» **INSTRUCTIONS FOR THE TASK**: Word for word, reproduce the data that follows.

» **SUPPLIED RECORDS**:

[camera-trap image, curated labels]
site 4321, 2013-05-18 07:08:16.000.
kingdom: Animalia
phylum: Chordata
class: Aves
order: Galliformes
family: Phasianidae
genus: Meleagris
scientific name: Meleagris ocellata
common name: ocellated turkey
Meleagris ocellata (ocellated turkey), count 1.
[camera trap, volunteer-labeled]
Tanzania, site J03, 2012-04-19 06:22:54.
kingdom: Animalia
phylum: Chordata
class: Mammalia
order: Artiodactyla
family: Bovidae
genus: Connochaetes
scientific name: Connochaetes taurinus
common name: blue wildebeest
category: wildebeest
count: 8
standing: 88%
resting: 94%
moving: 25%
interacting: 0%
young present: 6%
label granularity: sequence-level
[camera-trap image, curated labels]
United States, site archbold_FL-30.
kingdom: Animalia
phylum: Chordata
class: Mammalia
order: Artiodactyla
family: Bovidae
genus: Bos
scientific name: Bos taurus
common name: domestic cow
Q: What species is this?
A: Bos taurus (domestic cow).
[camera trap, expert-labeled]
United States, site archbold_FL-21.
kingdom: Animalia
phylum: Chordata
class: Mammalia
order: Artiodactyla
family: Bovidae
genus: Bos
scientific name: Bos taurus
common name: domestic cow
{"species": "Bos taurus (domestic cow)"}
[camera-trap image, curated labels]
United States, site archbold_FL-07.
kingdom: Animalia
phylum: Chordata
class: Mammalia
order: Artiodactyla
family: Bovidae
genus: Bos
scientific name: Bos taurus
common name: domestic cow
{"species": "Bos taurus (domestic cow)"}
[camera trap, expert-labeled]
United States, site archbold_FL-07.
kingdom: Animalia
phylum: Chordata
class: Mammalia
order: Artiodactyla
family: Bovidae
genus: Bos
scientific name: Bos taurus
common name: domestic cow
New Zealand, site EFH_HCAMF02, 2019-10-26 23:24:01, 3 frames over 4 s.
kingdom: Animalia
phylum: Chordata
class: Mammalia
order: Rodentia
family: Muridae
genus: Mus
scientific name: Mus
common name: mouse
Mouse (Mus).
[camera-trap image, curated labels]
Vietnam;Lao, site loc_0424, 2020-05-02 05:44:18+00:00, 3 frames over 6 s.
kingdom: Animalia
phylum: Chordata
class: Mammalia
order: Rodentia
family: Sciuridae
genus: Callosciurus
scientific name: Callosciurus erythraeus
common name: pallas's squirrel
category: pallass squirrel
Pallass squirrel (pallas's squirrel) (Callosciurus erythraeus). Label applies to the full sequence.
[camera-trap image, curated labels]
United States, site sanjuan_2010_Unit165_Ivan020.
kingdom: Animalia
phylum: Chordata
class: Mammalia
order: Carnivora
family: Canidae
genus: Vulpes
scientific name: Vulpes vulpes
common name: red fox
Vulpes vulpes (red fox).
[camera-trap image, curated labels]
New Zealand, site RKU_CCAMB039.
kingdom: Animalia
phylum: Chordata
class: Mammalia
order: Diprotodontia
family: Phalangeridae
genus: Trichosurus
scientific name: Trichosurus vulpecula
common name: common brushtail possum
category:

» **SOLUTION BELOW**:
[camera-trap image, curated labels]
site 4321, 2013-05-18 07:08:16.000.
kingdom: Animalia
phylum: Chordata
class: Aves
order: Galliformes
family: Phasianidae
genus: Meleagris
scientific name: Meleagris ocellata
common name: ocellated turkey
Meleagris ocellata (ocellated turkey), count 1.
[camera trap, volunteer-labeled]
Tanzania, site J03, 2012-04-19 06:22:54.
kingdom: Animalia
phylum: Chordata
class: Mammalia
order: Artiodactyla
family: Bovidae
genus: Connochaetes
scientific name: Connochaetes taurinus
common name: blue wildebeest
category: wildebeest
count: 8
standing: 88%
resting: 94%
moving: 25%
interacting: 0%
young present: 6%
label granularity: sequence-level
[camera-trap image, curated labels]
United States, site archbold_FL-30.
kingdom: Animalia
phylum: Chordata
class: Mammalia
order: Artiodactyla
family: Bovidae
genus: Bos
scientific name: Bos taurus
common name: domestic cow
Q: What species is this?
A: Bos taurus (domestic cow).
[camera trap, expert-labeled]
United States, site archbold_FL-21.
kingdom: Animalia
phylum: Chordata
class: Mammalia
order: Artiodactyla
family: Bovidae
genus: Bos
scientific name: Bos taurus
common name: domestic cow
{"species": "Bos taurus (domestic cow)"}
[camera-trap image, curated labels]
United States, site archbold_FL-07.
kingdom: Animalia
phylum: Chordata
class: Mammalia
order: Artiodactyla
family: Bovidae
genus: Bos
scientific name: Bos taurus
common name: domestic cow
{"species": "Bos taurus (domestic cow)"}
[camera trap, expert-labeled]
United States, site archbold_FL-07.
kingdom: Animalia
phylum: Chordata
class: Mammalia
order: Artiodactyla
family: Bovidae
genus: Bos
scientific name: Bos taurus
common name: domestic cow
New Zealand, site EFH_HCAMF02, 2019-10-26 23:24:01, 3 frames over 4 s.
kingdom: Animalia
phylum: Chordata
class: Mammalia
order: Rodentia
family: Muridae
genus: Mus
scientific name: Mus
common name: mouse
Mouse (Mus).
[camera-trap image, curated labels]
Vietnam;Lao, site loc_0424, 2020-05-02 05:44:18+00:00, 3 frames over 6 s.
kingdom: Animalia
phylum: Chordata
class: Mammalia
order: Rodentia
family: Sciuridae
genus: Callosciurus
scientific name: Callosciurus erythraeus
common name: pallas's squirrel
category: pallass squirrel
Pallass squirrel (pallas's squirrel) (Callosciurus erythraeus). Label applies to the full sequence.
[camera-trap image, curated labels]
United States, site sanjuan_2010_Unit165_Ivan020.
kingdom: Animalia
phylum: Chordata
class: Mammalia
order: Carnivora
family: Canidae
genus: Vulpes
scientific name: Vulpes vulpes
common name: red fox
Vulpes vulpes (red fox).
[camera-trap image, curated labels]
New Zealand, site RKU_CCAMB039.
kingdom: Animalia
phylum: Chordata
class: Mammalia
order: Diprotodontia
family: Phalangeridae
genus: Trichosurus
scientific name: Trichosurus vulpecula
common name: common brushtail possum
category:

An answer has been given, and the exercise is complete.